REQUEST —
Can you pull out every line of the data below that contains the word "Among" and copy each one in full?

ENTRIES SUPPLIED —
[Begin]

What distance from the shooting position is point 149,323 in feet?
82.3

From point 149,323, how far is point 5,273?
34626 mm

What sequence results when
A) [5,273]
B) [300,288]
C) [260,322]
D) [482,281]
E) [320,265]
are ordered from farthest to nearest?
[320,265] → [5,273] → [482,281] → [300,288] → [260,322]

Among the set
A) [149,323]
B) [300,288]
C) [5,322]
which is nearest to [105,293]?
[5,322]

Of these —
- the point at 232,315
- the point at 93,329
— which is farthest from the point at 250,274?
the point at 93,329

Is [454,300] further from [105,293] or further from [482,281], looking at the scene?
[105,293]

[End]
[Begin]

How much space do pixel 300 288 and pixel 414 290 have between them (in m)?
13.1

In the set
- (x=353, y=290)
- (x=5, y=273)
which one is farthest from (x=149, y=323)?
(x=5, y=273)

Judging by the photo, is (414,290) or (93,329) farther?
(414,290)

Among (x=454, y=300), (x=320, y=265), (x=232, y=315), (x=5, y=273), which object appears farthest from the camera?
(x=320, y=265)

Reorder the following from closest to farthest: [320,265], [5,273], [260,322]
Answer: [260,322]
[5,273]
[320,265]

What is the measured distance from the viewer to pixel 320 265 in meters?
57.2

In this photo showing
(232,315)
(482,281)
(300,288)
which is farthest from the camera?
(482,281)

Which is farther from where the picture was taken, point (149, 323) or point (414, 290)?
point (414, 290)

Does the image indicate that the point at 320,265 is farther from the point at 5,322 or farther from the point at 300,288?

[End]
[Begin]

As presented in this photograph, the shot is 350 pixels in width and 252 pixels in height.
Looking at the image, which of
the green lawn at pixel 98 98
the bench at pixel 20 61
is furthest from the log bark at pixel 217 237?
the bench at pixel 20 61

[End]

RESULT OF THE EXERCISE —
Among the set
Among (x=454, y=300), (x=320, y=265), (x=232, y=315), (x=5, y=273), which object appears farthest from the camera?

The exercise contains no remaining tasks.